Edimo William's Elong, Ramos Ana Raquel, Ghosh Somadri, Vanderwinden Jean-Marie, Erneux Christophe
IRIBHM, Université Libre de Bruxelles, Campus Erasme, Bâtiment C, 808 Route de Lennik, B-1070, Bruxelles, Belgium.
Neurophysiology Lab, Université Libre de Bruxelles, Campus Erasme, Bâtiment C, 808 Route de Lennik, B-1070, Bruxelles, Belgium.
Biochem Biophys Res Commun. 2016 Aug 5;476(4):508-514. doi: 10.1016/j.bbrc.2016.05.154. Epub 2016 May 28.
The phosphoinositide 5-phosphatases consist of several enzymes that have been shown to modulate cell migration and invasion. SHIP2, one family member, is known to interact with growth factor receptors and cytoskeletal proteins. In a human model of glioblastoma 1321 N1 cells, we recently identified Myo1c as a new interactor of SHIP2. This was shown in a complex of proteins also containing filamin A. We show here that SHIP2 localization at lamellipodia and ruffles is impaired in Myo1c depleted cells. In the absence of Myo1c, N1 cells tend to associate to form clusters. Cell migration is very much reduced in Myo1c depleted cells, concomitantly with a decrease in FAK Tyr397 phosphorylation, focal adhesion length and PI(4,5)P2 immunostaining. In N1 cells, Myo1c is thus important for lamellipodia formation to assemble a protein complex containing SHIP2 to facilitate cell migration.

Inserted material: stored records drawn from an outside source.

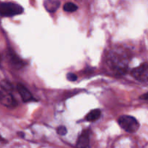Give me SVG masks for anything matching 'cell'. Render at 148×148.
Returning <instances> with one entry per match:
<instances>
[{
  "label": "cell",
  "mask_w": 148,
  "mask_h": 148,
  "mask_svg": "<svg viewBox=\"0 0 148 148\" xmlns=\"http://www.w3.org/2000/svg\"><path fill=\"white\" fill-rule=\"evenodd\" d=\"M66 78L69 81H71V82H75L77 79V76L75 74L72 73V72H69L66 75Z\"/></svg>",
  "instance_id": "cell-14"
},
{
  "label": "cell",
  "mask_w": 148,
  "mask_h": 148,
  "mask_svg": "<svg viewBox=\"0 0 148 148\" xmlns=\"http://www.w3.org/2000/svg\"><path fill=\"white\" fill-rule=\"evenodd\" d=\"M23 12V8L17 4L12 2L0 3V16L12 17Z\"/></svg>",
  "instance_id": "cell-3"
},
{
  "label": "cell",
  "mask_w": 148,
  "mask_h": 148,
  "mask_svg": "<svg viewBox=\"0 0 148 148\" xmlns=\"http://www.w3.org/2000/svg\"><path fill=\"white\" fill-rule=\"evenodd\" d=\"M118 123L124 131L129 133L136 132L140 128V123L134 117L131 116H121L119 118Z\"/></svg>",
  "instance_id": "cell-2"
},
{
  "label": "cell",
  "mask_w": 148,
  "mask_h": 148,
  "mask_svg": "<svg viewBox=\"0 0 148 148\" xmlns=\"http://www.w3.org/2000/svg\"><path fill=\"white\" fill-rule=\"evenodd\" d=\"M0 88H1L2 90L8 92H12L14 90V87H13L12 84L10 81L7 80V79H2L0 82Z\"/></svg>",
  "instance_id": "cell-11"
},
{
  "label": "cell",
  "mask_w": 148,
  "mask_h": 148,
  "mask_svg": "<svg viewBox=\"0 0 148 148\" xmlns=\"http://www.w3.org/2000/svg\"><path fill=\"white\" fill-rule=\"evenodd\" d=\"M17 90L24 102H28L33 100V96L32 94L23 85L20 83L17 84Z\"/></svg>",
  "instance_id": "cell-7"
},
{
  "label": "cell",
  "mask_w": 148,
  "mask_h": 148,
  "mask_svg": "<svg viewBox=\"0 0 148 148\" xmlns=\"http://www.w3.org/2000/svg\"><path fill=\"white\" fill-rule=\"evenodd\" d=\"M132 75L137 80L142 82H147L148 79V65L147 63H144L134 68L132 71Z\"/></svg>",
  "instance_id": "cell-4"
},
{
  "label": "cell",
  "mask_w": 148,
  "mask_h": 148,
  "mask_svg": "<svg viewBox=\"0 0 148 148\" xmlns=\"http://www.w3.org/2000/svg\"><path fill=\"white\" fill-rule=\"evenodd\" d=\"M147 95H148V94L147 93V92H146V93H145L144 95H141V96H140V99L145 100V101H147V98H148Z\"/></svg>",
  "instance_id": "cell-15"
},
{
  "label": "cell",
  "mask_w": 148,
  "mask_h": 148,
  "mask_svg": "<svg viewBox=\"0 0 148 148\" xmlns=\"http://www.w3.org/2000/svg\"><path fill=\"white\" fill-rule=\"evenodd\" d=\"M56 131H57V133L59 134V135L64 136L67 133V130H66V127L64 126H59L57 129H56Z\"/></svg>",
  "instance_id": "cell-13"
},
{
  "label": "cell",
  "mask_w": 148,
  "mask_h": 148,
  "mask_svg": "<svg viewBox=\"0 0 148 148\" xmlns=\"http://www.w3.org/2000/svg\"><path fill=\"white\" fill-rule=\"evenodd\" d=\"M129 57L121 50H113L107 56V64L115 73L121 75L127 72Z\"/></svg>",
  "instance_id": "cell-1"
},
{
  "label": "cell",
  "mask_w": 148,
  "mask_h": 148,
  "mask_svg": "<svg viewBox=\"0 0 148 148\" xmlns=\"http://www.w3.org/2000/svg\"><path fill=\"white\" fill-rule=\"evenodd\" d=\"M8 58L9 61H10V64L14 66L16 69H20L22 68L24 65L23 61L15 54L13 51H9L8 52Z\"/></svg>",
  "instance_id": "cell-8"
},
{
  "label": "cell",
  "mask_w": 148,
  "mask_h": 148,
  "mask_svg": "<svg viewBox=\"0 0 148 148\" xmlns=\"http://www.w3.org/2000/svg\"><path fill=\"white\" fill-rule=\"evenodd\" d=\"M64 10L67 12H73L77 10L78 7L75 4L72 2H67L64 5L63 7Z\"/></svg>",
  "instance_id": "cell-12"
},
{
  "label": "cell",
  "mask_w": 148,
  "mask_h": 148,
  "mask_svg": "<svg viewBox=\"0 0 148 148\" xmlns=\"http://www.w3.org/2000/svg\"><path fill=\"white\" fill-rule=\"evenodd\" d=\"M90 130H83L82 134L79 136L77 141V147H88L90 144Z\"/></svg>",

磷酸肌醇5 - 磷酸酶由几种已被证明可调节细胞迁移和侵袭的酶组成。SHIP2是其中一个家族成员,已知它能与生长因子受体和细胞骨架蛋白相互作用。在胶质母细胞瘤1321 N1细胞的人类模型中,我们最近鉴定出Myo1c是SHIP2的一个新相互作用蛋白。这在一个还包含细丝蛋白A的蛋白质复合物中得到了证实。我们在此表明,在Myo1c缺失的细胞中,SHIP2在片状伪足和微绒毛处的定位受损。在没有Myo1c的情况下,N1细胞倾向于聚集形成细胞簇。Myo1c缺失的细胞中细胞迁移显著减少,同时FAK Tyr397磷酸化、粘着斑长度和PI(4,5)P2免疫染色也减少。因此,在N1细胞中,Myo1c对于形成包含SHIP2的蛋白复合物以促进细胞迁移的片状伪足形成很重要。